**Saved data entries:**
☆ ☆ ☆ ☆
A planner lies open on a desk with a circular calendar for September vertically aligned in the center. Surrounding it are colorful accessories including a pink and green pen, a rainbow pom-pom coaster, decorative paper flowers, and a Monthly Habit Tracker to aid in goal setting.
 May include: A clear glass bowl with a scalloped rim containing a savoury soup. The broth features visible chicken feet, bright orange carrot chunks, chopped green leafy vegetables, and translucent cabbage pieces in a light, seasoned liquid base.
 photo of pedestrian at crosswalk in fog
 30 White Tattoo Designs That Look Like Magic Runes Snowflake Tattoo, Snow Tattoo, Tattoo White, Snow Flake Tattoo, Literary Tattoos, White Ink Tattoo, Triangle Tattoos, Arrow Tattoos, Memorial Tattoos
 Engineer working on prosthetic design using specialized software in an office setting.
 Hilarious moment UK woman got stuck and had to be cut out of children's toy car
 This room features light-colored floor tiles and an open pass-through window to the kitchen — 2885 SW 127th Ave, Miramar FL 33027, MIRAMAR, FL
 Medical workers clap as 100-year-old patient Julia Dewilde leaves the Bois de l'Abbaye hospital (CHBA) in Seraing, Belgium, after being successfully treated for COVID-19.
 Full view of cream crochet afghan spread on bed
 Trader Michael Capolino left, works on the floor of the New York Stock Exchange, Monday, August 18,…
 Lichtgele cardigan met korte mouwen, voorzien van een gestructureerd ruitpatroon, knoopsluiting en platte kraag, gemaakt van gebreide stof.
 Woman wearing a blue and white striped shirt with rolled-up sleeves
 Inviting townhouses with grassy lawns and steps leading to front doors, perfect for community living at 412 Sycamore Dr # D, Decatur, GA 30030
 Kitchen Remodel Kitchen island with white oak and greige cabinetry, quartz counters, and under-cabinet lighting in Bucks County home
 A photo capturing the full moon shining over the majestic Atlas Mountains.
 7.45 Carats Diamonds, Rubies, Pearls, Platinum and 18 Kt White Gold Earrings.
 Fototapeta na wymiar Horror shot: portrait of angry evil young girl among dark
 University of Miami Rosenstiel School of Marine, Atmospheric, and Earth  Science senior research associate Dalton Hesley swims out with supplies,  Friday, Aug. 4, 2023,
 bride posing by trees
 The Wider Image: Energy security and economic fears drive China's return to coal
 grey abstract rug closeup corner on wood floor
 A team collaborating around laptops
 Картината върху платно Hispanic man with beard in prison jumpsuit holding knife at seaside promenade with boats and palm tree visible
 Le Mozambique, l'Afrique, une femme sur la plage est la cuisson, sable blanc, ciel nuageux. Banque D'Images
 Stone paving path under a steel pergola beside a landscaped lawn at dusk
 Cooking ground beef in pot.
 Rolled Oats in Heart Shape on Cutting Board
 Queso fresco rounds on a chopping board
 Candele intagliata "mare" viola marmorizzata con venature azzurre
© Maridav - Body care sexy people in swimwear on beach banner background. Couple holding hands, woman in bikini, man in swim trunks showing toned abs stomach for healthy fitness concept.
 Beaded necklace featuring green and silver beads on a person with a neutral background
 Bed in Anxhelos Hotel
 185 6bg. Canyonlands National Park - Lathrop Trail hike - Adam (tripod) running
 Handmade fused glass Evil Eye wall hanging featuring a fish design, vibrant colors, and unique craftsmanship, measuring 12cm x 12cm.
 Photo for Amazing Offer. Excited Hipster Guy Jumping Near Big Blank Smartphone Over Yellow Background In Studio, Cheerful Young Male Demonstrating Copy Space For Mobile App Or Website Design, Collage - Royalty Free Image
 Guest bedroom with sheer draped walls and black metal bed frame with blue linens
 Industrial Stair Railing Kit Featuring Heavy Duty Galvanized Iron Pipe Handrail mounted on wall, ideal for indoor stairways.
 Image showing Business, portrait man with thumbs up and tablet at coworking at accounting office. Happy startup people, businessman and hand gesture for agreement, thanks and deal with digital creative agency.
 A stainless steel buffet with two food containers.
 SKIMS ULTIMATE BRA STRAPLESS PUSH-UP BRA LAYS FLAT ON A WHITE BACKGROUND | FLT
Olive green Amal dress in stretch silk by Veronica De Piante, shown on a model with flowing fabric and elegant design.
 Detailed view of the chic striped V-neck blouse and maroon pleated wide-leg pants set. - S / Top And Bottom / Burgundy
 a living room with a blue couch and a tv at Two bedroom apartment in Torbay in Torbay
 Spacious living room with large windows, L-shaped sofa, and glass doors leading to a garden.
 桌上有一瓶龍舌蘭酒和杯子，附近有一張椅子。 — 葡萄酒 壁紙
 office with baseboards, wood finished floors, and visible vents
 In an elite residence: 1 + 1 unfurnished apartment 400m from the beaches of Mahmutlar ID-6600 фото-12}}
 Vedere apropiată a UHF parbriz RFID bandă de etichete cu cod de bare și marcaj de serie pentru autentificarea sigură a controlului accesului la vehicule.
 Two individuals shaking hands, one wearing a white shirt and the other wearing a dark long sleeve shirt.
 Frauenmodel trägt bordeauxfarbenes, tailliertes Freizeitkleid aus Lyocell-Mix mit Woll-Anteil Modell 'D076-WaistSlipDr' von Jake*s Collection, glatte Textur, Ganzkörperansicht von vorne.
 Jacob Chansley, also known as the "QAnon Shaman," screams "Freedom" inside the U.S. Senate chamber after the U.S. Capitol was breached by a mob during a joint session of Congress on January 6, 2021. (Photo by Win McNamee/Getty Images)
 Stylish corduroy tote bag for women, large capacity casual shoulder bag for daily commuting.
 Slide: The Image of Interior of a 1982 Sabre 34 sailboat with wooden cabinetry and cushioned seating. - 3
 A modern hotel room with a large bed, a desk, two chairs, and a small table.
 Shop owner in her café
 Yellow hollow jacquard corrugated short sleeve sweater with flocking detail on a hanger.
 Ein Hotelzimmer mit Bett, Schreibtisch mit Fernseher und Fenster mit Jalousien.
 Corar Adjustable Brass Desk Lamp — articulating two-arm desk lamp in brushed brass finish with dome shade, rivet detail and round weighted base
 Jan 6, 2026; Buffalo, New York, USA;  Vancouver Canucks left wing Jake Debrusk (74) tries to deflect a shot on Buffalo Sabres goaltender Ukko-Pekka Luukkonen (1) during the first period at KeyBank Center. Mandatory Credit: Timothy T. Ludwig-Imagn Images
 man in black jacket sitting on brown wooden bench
☆ ☆ ☆ ☆
**PROBLEM DESCRIPTION:**
I'd like the lines above from the one with "Image showing Business, portrait" up to and including the one with "a living room" copied exactly, with no other lines.

**FINAL ANSWER:**
 Image showing Business, portrait man with thumbs up and tablet at coworking at accounting office. Happy startup people, businessman and hand gesture for agreement, thanks and deal with digital creative agency.
 A stainless steel buffet with two food containers.
 SKIMS ULTIMATE BRA STRAPLESS PUSH-UP BRA LAYS FLAT ON A WHITE BACKGROUND | FLT
Olive green Amal dress in stretch silk by Veronica De Piante, shown on a model with flowing fabric and elegant design.
 Detailed view of the chic striped V-neck blouse and maroon pleated wide-leg pants set. - S / Top And Bottom / Burgundy
 a living room with a blue couch and a tv at Two bedroom apartment in Torbay in Torbay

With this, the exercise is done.